To save money, borrowers can refinance their HELOC. Here we’ll take a look at two options and how they work.

  • Home Equity Loan – You can take out a home equity loan, which has a fixed rate, and use this new loan to pay off the HELOC. The advantage of doing this is that you could dodge those rate adjustments. The disadvantage is that you would be responsible for paying closing costs.
  • New HELOC – Apply for a new HELOC to replace the old one. This allows you to avoid that principal and interest payment while keeping your line of credit open. If you have improved your credit since you got the first HELOC, you might even qualify for a lower interest rate.

If you’re interested in refinancing with a HELOC or home equity loan, use Bankrate’s home equity loan rates table to see current rates.

Refinancing your HELOC into a home equity loan

 Some HELOCs give you the option, when the draw period ends, to refinance into a fixed-rate debt product — a home equity loan. (You can also look into doing this during the draw period, of course.) If you’re looking for certainty around payment amounts and interest rates, it might make sense to refinance a HELOC into a home equity loan.

The advantage of doing this is that you could dodge those rate adjustments. The disadvantage is that you would incur closing costs on the home equity loan.

Paying off a HELOC

With a HELOC, you only owe (and accrue interest on) what you actually borrow. For example, if you’re extended $50,000 and use just $25,000, then you only owe $25,000.

During the draw period, you have several repayment options. Many HELOCs allow borrowers to make interest only payments during the draw period, which can vary. But of course you can make more than the minimum payment, if you choose — decreasing the outstanding balance on the credit line.

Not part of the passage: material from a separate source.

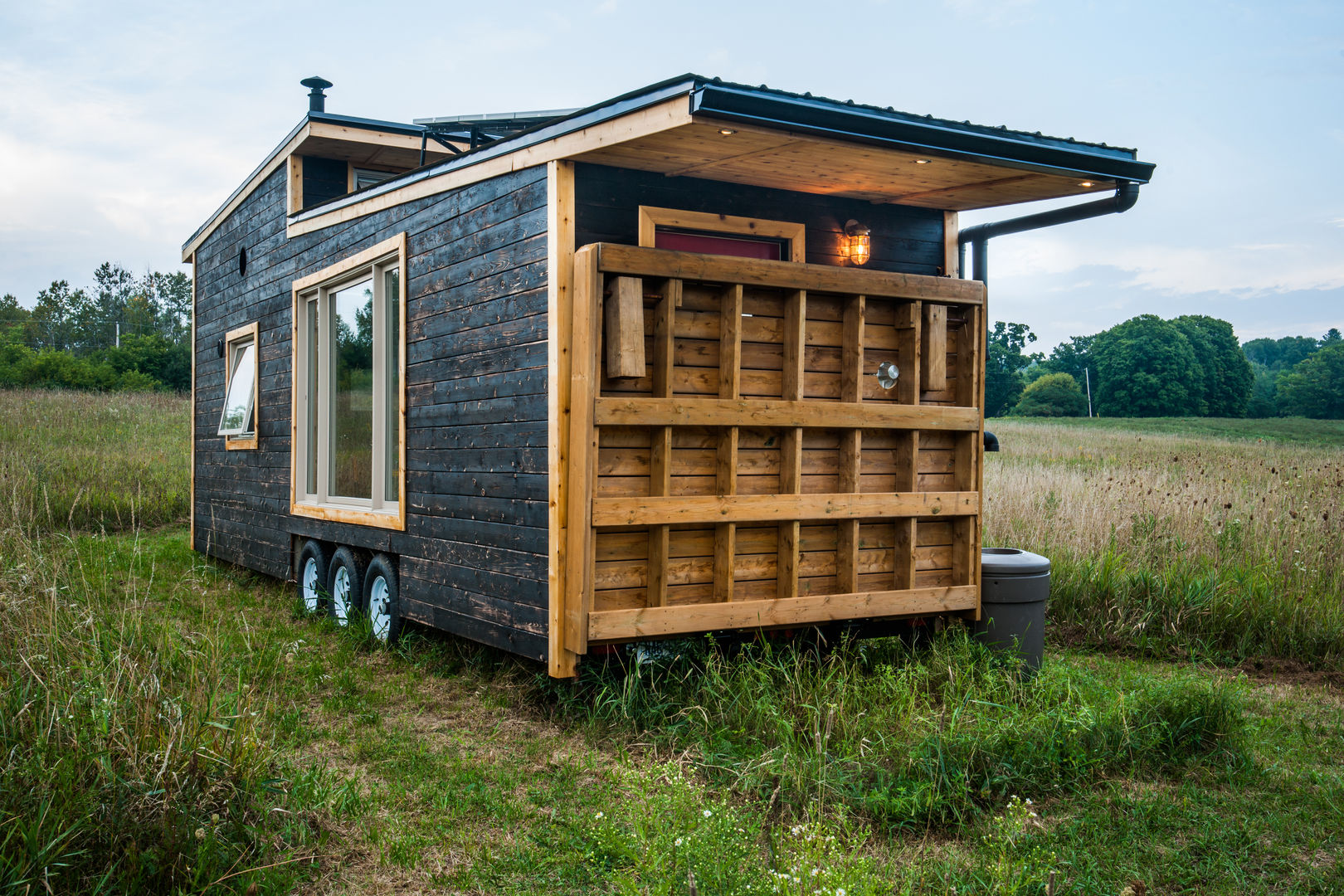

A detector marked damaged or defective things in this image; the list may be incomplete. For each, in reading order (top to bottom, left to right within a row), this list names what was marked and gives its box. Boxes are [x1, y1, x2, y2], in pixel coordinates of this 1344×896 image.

Normally, draw periods last between 10 and 15 years. When that period ends, you must make both principal and interest payments.

HELOC repayment periods can last for decades. You have the option to repay on that schedule, or you can try to pay it off sooner, and terminate the arrangement. You might even pay it all off during the draw period, if you’re confident you won’t need any more funds. However, some HELOC lenders charge a fee for ending early; these  prepayment penalties are usually a few hundred dollars. Before you commit to a line of credit, be sure you read and understand the fine print. — that’s where prepayment fee info is usually buried. By law, lenders have to indicate if they impose one, but bear in mind that it could be called something else, such as an “early termination fee.”